Debugging the Visualization
A subtle logic bug was discovered in the visualization layer: The post-processing code still referenced German dictionary keys (“objekte”, “szenerie_und_ort”, “stimmung_und_komposition”) from Last week. Since the new English prompt returned English keys (“objects”, “scene_and_location”, etc.), these lookups produced empty lists, which in turn broke the overlay rendering loop. After harmonizing key references to support both language variants, the visualization resumed normal operation.
Cross-Model Visualization and Validation
A unified visualization layer now overlays results from either model directly onto the source image. In OpenAI mode, the “panning” values from GPT’s response are projected as vertical lines with object labels. This provides immediate visual confirmation that the model’s spatial reasoning aligns with the actual object layout, an important diagnostic step for evaluating AI-based perception accuracy.
Outcome and Next Steps
The project now represents a dual-model visual intelligence system, capable of using symbolic AI interpretation (OpenAI) and local pixel-based detection (Gemini).
Next steps
The upcoming development cycle will focus on connecting the openAI API layer directly with the Image Extender’s audio search and fallback system.

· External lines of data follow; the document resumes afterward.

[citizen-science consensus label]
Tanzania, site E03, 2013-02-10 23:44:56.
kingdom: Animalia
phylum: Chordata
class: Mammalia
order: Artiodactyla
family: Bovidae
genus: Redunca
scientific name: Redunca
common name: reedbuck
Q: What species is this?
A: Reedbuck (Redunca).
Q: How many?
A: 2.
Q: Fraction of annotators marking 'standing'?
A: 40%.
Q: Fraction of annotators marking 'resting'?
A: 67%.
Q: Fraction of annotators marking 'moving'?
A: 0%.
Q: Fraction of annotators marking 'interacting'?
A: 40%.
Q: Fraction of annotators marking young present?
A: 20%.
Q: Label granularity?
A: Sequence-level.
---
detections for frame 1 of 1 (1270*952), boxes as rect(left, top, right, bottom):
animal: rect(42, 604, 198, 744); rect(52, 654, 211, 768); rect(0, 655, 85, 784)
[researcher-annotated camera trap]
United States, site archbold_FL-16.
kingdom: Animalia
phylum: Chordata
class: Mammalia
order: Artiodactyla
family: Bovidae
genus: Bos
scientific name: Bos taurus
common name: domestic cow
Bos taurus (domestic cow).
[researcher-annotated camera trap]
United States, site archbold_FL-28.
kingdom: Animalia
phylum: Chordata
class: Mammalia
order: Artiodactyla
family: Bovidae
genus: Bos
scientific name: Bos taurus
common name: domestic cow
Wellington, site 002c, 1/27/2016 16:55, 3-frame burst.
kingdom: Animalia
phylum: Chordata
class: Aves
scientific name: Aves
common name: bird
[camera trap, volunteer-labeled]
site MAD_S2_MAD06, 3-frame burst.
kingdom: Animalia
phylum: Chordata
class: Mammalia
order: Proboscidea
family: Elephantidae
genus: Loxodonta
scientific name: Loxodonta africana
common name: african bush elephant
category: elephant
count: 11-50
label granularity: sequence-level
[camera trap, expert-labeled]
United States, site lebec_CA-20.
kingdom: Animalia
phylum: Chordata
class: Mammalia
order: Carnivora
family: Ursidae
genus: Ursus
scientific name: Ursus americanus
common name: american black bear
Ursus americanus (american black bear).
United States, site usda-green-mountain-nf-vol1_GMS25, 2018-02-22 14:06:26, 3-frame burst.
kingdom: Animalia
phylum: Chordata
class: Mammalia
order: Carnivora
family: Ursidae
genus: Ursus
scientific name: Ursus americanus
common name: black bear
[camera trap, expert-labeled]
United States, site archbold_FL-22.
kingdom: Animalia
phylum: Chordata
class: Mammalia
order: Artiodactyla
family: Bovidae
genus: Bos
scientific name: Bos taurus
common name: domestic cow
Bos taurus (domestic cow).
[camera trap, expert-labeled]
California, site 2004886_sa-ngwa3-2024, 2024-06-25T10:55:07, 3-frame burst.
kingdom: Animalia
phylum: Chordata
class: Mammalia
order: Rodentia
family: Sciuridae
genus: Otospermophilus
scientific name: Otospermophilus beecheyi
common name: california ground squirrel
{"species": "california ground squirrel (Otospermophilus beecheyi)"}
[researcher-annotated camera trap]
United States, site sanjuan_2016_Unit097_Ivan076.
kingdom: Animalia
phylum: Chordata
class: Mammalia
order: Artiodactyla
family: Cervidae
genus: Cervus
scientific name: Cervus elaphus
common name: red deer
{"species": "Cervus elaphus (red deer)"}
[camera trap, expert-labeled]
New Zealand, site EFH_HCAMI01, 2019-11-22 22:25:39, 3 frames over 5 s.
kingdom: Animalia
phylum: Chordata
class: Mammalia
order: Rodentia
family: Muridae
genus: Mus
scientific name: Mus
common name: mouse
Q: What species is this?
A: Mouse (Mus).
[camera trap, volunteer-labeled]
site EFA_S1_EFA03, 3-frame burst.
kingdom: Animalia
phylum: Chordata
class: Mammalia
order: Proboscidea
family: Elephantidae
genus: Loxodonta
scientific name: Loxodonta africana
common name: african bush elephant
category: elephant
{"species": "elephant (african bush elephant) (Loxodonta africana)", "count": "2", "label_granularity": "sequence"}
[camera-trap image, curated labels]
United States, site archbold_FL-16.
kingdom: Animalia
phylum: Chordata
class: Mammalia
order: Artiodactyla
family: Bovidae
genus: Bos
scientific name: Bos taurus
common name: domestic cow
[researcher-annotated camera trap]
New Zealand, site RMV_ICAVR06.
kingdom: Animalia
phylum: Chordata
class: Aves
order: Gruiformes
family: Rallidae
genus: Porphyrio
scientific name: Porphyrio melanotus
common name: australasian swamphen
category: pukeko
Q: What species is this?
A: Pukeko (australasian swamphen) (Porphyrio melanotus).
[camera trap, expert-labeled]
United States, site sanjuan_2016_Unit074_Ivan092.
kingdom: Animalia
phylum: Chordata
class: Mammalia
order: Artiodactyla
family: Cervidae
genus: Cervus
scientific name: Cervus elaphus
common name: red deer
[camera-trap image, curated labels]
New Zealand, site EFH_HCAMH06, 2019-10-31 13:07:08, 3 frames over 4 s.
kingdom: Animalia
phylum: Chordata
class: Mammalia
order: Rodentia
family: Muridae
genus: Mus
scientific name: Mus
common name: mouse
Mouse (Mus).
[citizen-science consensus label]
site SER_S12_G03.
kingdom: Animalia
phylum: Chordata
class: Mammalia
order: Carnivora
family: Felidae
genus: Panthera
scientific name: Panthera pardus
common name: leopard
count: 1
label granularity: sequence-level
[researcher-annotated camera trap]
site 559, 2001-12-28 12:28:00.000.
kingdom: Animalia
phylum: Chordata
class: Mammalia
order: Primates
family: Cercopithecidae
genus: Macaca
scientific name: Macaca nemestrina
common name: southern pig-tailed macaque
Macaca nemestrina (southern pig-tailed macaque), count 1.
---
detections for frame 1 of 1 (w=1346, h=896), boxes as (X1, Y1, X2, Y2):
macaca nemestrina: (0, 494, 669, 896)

Advanced Automated Sound Mixing with Hierarchical Tag Handling and Spectral Awareness
The Image Extender project continues to evolve in scope and sophistication. What began as a relatively straightforward pipeline connecting object recognition to the Freesound.org API has now grown into a rich, semi-intelligent audio mixing system. This recent development phase focused on enhancing both the semantic accuracy and the acoustic quality of generated soundscapes, tackling two significant challenges: how to gracefully handle missing tag-to-sound matches, and how to intelligently mix overlapping sounds to avoid auditory clutter.
Sound Retrieval Meets Semantic Depth
One of the core limitations of the original approach was its dependence on exact tag matches. If no sound was found for a detected object, that tag simply went silent. To address this, I introduced a multi-level fallback system based on a custom-built CSV ontology inspired by Google’s AudioSet.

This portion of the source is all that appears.